## DOCUMENT TEXT:
Single by the Moody Blues

from the album Octave
- B-side: "I'm Your Man"
- Released: 6 October 1978
- Recorded: January–April 1978
- Genre: Rock
- Length: 5:02 (album version); 4:31 (single version); 3:56 (promo version);
- Label: Decca
- Songwriter(s): Justin Hayward
- Producer(s): Tony Clarke

The Moody Blues singles chronology
| "Steppin' in a Slide Zone" (1978) | "Driftwood" (1978) | "Gemini Dream" (1981) |

= Driftwood (Moody Blues song) =

"Driftwood" is a 1978 single by the English progressive rock band the Moody Blues. It was the second single released from the album Octave, after "Steppin' in a Slide Zone". Written by Justin Hayward, "Driftwood" is a slow love ballad, in a similar manner to "Nights in White Satin" and "Never Comes the Day".

==Background==
Billboard described "Driftwood" as a "lush romantic ballad." Cash Box called it "a smooth and spacy ballad about beaching on the shore of life" and also praised the vocal performance.

"Driftwood" was also the final single to feature keyboardist Mike Pinder, who left the band shortly before the completion of Octave for personal reasons. He would later be replaced by former Yes keyboardist Patrick Moraz.

Shortly after release, a promotional video was recorded for "Driftwood". The video features Patrick Moraz on the keyboards, although Mike Pinder is playing the keyboards in the actual recording. The song also includes an alto saxophone which is played by session musician R.A. Martin, although Ray Thomas is depicted playing the alto saxophone in the video.

## WHAT YOU HAVE TO DO:
Copy the passage of the "Driftwood" article starting at "The Moody Blues singles" and ending at "the vocal performance.". The material after this text is separate from it.

## DATA SECTION:
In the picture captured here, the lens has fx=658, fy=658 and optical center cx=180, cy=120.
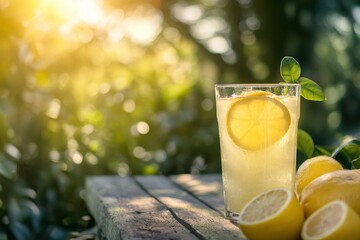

## RESPONSE TO THE EXERCISE:
The Moody Blues singles chronology
| "Steppin' in a Slide Zone" (1978) | "Driftwood" (1978) | "Gemini Dream" (1981) |

= Driftwood (Moody Blues song) =

"Driftwood" is a 1978 single by the English progressive rock band the Moody Blues. It was the second single released from the album Octave, after "Steppin' in a Slide Zone". Written by Justin Hayward, "Driftwood" is a slow love ballad, in a similar manner to "Nights in White Satin" and "Never Comes the Day".

==Background==
Billboard described "Driftwood" as a "lush romantic ballad." Cash Box called it "a smooth and spacy ballad about beaching on the shore of life" and also praised the vocal performance.